Subimos a la primera planta y parece como si otro pintor se hubiera tragado a Odilon Redon. Mister Hyde cede su lugar al Doctor Jekyll. Sobre paredes negras, motivos florales en paneles de gran tamaño donde el color se desborda. Él mismo parecía no entenderlo: «Es una evolución de mi arte, creo. ¿Dónde están ahora aquellos negros?» Pues eso nos preguntamos también nosotros. Freud tendría claro de dónde procede su parte más negra. El padre de Redon le hacía mirar el cielo y ver las nubes. «Me mostraba la aparición de seres extraños, quiméricos, maravillosos», comentaba el pintor.

En 1900 el barón Robert de Domecy encargó a Redon unos paneles para decorar el comedor de su castillo.
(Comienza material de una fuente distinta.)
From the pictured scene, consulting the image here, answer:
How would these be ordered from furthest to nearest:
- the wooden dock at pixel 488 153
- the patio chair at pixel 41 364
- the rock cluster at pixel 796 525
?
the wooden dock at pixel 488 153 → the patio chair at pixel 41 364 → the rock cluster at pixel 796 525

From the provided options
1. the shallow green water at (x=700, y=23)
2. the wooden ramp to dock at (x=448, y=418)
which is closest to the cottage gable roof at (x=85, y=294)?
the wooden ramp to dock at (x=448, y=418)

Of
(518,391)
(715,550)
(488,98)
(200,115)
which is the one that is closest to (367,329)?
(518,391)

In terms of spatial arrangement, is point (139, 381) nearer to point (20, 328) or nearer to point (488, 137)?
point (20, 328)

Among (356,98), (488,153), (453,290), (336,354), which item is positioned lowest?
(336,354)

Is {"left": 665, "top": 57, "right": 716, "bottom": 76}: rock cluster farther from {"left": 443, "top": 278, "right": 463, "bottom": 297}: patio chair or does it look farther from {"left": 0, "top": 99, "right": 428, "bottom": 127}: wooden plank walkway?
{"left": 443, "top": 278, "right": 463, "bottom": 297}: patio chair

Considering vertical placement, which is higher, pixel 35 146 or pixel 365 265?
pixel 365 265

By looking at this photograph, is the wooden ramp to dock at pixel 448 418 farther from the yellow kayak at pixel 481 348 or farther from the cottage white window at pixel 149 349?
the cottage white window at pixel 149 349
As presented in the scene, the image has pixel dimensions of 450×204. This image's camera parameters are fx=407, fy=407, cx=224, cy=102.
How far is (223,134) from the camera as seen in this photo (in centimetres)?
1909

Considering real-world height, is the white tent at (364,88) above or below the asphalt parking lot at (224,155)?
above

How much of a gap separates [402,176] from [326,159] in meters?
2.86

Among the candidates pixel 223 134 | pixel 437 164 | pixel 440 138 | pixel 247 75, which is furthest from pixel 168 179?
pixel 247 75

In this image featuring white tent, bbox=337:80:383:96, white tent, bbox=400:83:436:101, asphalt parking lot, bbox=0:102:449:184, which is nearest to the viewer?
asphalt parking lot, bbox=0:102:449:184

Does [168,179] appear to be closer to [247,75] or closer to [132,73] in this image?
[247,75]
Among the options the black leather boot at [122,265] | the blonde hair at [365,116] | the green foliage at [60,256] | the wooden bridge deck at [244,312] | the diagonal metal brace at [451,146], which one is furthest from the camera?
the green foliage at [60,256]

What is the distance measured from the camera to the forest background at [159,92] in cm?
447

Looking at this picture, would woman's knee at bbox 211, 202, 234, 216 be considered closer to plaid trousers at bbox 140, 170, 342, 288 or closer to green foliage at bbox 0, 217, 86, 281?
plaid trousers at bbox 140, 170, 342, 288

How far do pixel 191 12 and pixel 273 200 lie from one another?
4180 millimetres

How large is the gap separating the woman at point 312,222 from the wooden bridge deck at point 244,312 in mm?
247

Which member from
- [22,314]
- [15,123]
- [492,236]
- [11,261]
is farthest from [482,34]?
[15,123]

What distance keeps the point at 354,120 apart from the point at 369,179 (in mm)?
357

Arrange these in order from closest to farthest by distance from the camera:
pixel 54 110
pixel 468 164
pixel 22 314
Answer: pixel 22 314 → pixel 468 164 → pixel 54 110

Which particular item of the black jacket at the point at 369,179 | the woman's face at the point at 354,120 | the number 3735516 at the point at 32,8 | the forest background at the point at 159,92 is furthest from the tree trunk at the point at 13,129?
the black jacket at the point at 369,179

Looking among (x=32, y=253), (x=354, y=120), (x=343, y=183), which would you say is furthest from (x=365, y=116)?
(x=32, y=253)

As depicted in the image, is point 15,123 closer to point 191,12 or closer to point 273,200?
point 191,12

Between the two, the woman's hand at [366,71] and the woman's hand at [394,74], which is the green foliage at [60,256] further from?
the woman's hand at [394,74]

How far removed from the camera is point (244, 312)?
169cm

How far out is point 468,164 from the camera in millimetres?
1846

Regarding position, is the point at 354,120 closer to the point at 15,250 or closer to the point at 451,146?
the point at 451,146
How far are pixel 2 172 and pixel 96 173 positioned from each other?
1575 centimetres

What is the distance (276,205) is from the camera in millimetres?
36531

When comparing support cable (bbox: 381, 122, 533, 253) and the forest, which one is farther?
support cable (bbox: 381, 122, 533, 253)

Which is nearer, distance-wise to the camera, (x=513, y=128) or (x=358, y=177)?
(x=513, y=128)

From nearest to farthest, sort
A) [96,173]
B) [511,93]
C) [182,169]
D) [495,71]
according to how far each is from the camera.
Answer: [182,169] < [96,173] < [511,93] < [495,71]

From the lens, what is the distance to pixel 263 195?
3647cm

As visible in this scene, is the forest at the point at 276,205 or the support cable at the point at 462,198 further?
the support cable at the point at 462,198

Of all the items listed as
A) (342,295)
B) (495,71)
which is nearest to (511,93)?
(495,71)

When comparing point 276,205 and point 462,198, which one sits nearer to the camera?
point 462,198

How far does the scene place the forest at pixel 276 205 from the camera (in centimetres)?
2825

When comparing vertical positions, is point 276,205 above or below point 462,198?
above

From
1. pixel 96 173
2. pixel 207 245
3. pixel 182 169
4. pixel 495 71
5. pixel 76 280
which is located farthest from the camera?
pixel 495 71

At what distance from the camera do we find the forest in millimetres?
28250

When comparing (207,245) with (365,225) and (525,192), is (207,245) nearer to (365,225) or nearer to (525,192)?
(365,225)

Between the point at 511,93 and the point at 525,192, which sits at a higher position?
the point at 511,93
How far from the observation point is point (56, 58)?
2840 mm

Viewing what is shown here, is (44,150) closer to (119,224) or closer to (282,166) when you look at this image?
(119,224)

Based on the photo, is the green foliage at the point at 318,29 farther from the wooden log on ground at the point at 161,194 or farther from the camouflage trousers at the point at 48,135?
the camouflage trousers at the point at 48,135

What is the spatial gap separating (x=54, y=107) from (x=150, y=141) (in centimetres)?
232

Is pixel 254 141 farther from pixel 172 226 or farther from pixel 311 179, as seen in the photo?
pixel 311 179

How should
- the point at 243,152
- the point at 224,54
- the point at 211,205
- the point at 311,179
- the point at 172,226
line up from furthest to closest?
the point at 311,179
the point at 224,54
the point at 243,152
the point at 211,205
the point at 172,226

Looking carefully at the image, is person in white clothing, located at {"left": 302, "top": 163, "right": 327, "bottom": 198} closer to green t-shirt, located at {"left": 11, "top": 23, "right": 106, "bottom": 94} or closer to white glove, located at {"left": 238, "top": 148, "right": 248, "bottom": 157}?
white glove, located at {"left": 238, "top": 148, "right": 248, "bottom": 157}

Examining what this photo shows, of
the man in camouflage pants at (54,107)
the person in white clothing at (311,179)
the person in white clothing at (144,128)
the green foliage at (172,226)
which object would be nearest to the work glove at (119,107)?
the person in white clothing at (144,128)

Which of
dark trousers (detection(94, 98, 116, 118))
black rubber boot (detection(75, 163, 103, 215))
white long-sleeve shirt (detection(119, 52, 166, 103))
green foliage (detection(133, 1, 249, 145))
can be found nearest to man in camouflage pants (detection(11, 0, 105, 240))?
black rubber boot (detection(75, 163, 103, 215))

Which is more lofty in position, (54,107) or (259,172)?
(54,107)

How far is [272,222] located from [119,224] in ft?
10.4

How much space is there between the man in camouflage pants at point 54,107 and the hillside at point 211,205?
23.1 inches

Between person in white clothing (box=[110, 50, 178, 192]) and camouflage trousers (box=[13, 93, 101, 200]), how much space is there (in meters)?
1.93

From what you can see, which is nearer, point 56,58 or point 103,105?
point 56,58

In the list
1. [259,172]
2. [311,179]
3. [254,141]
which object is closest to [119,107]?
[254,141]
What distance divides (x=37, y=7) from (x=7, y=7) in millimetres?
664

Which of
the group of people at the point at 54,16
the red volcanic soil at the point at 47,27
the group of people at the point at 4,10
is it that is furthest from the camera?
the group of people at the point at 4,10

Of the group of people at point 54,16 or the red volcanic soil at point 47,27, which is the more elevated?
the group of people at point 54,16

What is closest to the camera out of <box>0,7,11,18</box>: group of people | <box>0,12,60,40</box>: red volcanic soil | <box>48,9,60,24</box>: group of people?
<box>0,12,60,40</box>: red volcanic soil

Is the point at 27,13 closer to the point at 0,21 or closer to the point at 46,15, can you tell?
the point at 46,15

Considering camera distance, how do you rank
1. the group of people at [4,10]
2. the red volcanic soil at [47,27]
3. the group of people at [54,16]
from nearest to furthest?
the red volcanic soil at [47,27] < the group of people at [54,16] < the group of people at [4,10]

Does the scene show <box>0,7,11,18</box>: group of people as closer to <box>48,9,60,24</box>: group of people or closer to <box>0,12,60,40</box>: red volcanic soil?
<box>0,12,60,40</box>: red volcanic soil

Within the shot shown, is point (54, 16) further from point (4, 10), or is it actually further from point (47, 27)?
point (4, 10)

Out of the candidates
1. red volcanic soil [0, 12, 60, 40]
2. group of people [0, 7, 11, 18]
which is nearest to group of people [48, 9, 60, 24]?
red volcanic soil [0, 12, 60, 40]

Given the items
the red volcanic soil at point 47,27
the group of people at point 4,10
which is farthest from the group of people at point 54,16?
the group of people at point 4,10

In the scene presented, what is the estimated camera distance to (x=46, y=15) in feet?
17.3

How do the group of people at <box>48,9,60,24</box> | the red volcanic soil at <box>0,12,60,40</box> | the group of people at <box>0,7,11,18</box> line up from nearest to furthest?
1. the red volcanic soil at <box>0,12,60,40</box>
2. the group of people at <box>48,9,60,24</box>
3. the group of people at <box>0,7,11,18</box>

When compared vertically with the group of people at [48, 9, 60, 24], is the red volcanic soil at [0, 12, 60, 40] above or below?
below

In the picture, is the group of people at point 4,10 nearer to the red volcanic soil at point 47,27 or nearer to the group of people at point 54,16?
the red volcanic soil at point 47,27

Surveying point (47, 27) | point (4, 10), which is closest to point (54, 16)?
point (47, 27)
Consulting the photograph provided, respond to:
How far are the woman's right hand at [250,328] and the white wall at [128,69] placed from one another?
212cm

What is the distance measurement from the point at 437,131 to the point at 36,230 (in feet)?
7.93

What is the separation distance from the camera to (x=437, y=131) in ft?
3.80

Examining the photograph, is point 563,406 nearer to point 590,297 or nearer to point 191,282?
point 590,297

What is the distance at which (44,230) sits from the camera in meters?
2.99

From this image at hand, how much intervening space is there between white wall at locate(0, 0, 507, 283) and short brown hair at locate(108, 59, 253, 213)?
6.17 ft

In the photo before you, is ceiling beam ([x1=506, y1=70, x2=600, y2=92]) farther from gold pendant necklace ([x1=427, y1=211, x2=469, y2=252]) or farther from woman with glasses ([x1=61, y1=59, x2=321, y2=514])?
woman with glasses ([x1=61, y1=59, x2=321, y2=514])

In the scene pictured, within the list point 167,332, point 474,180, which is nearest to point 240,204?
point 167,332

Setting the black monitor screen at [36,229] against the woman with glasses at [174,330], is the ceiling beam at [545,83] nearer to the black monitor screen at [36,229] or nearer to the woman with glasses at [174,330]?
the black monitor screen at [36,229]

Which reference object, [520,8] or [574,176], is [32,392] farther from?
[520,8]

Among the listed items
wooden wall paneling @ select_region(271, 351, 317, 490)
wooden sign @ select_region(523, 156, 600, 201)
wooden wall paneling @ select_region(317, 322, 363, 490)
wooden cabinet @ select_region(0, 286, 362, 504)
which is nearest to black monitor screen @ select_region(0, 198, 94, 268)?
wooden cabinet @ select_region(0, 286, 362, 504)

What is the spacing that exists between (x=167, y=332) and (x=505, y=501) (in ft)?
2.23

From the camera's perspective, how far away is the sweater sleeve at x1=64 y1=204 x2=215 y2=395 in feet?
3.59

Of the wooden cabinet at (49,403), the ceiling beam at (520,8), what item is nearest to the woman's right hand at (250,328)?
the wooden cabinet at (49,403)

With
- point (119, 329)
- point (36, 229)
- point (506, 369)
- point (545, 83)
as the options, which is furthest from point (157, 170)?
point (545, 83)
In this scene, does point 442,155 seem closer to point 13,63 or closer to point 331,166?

Los hizo con distintas técnicas: óleo, temple, pastel... Esas obras, que Rodolphe Rapetti, comisario de la muestra, califica como el equivalente de «La Danza», de Matisse, llevaban mucho tiempo en los almacenes del Museo d'Orsay. Gracias a la ayuda de la Fundación Mapfre han sido restauradas y ahora lucen espléndidas.

Tras este oasis lírico, Redon vuelve a sumergirse en su ensoñación pictórica. Seres andróginos cierran los ojos —una búsqueda de la mirada interior— en unas estupendas obras. También le interesan el cristianismo y el esoterismo y eso se plasma en un conjunto de piezas. En «Mujeres al pie del Crucifijo» apenas distinguimos las figuras. Lo mismo que en «Ofelia con capa azul», pura abstracción. Una exquisita pieza, «La Sulamita», parece una estampa japonesa. Cuelga una «Virgen» inacabada (su último trabajo) y un autorretrato en sanguina, que es inédito. Para Guy de Cogeval, presidente del Museo d'Orsay, «esta es la exposición de Redon más bella que he visto nunca».